Established on July 11, 1941, the Office of the Coordinator of Information (COI) was to be the United States of America's first serious and organized venture into espionage, propaganda, subversion, and the various other activities, all under one agency. These functions had all been performed before by the United States, but never by one cohesive centralized organization. The COI had a 10 million dollar starting budget, and an initial workforce of some 600 people, both military and civilian (Eventually, the OSS would grow to nearly 20,000 men and women).

The creation of the COE spawned from two special missions that William Joseph Donovan performed for the President of the United States, Franklin D. Roosevelt. Roosevelt saw the value of having missions of this secret nature conducted regularly by an actual organization, so he asked Donovan to help form an American intelligence agency.

The United States Army and the Navy both objected strenuously to this new agency. They feared that it would take away from many of the intelligence roles that the two military branches traditionally performed. In order to help appease these objectors, it was decided that the COI would report directly to the President and the Joint Chiefs of Staff. It was definitely stated that many intelligence functions would always be reserved duties of the Navy and Army.

In June of 1942, the COI was renamed the Office of Strategic Services (OSS). Some of the duties that came with the name change included foreign counterintelligence activities, under the section known as X-2. Initially, the OSS was not privy to the highly secret ULTRA, MAGIC, and ICE, but eventually X-2 did receive the necessary clearance.

During 1942, Donovan sent intelligence units to every theatre of war that would accept them. Some battle areas, such as French North Africa desperately needed intelligence, so they were welcomed. However, both General Douglas MacArthur and Admiral Chester Nimitz essentially shut the OSS out of the Pacific Theatre of Operations against the Empire of Japan.

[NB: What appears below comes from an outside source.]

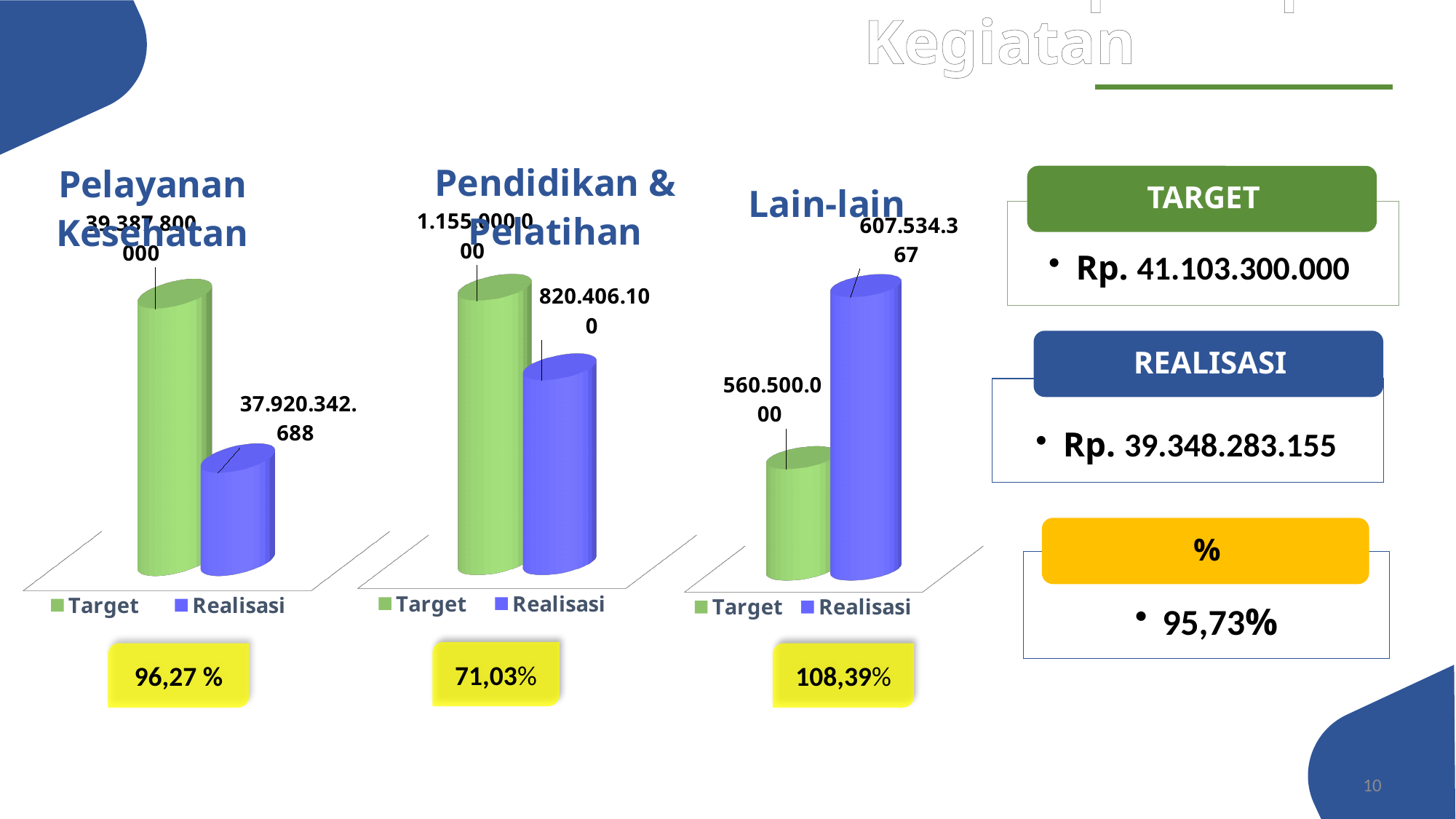
In the Lain-lain chart, what is the value of Target? 560.500.000 In the Lain-lain chart, which is larger, Target or Realisasi? Realisasi In the Pelayanan Kesehatan chart, which is larger, Target or Realisasi? Target What colour are the Realisasi bars in the three charts? Blue In the Lain-lain chart, what is the difference between Realisasi and Target? 47.034.367 How many series does the legend of the Pelayanan Kesehatan chart list? 2 In the Lain-lain chart, what is the value of Realisasi? 607.534.367 In the Pendidikan & Pelatihan chart, which is larger, Target or Realisasi? Target In the Pelayanan Kesehatan chart, what is the value of Realisasi? 37.920.342.688 In the Pendidikan & Pelatihan chart, what is the value of Realisasi? 820.406.100 What kind of chart is the Lain-lain chart? Bar chart What percentage is shown below the Pendidikan & Pelatihan chart? 71,03%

Some of the operations the Office of Strategic Services was involved in:

  • Aided guerilla/partisan operations in Europe and Asia
  • 'Black' propaganda (made to look like it was coming from disgruntled Germans or Japanese)
  • Ran bureaus in neutral Switzerland so anti-Hitler Nazis could send status reports
  • Adopted remnants of prewar French intelligence units, who provided much valuable intel on German army deployments in France
  • Helped smuggle Danish physicist Niels Bohr out of German-controlled Europe
  • Sent an agent to assassinate German physicist Werner Heisenberg (did not go through, though)

The OSS conducted many operations during World War II, with units of many different military disciplines. There were US Army Air Corps bomber crews, Navy divers, civillians working with anti-Japanese guerrillas in East Asia, etc.

After World War II, in 1945, the OSS was dissolved. Its remnants were dispersed among the various military branches, and eventually some of the other sections were transformed into the Central Intelligence Agency.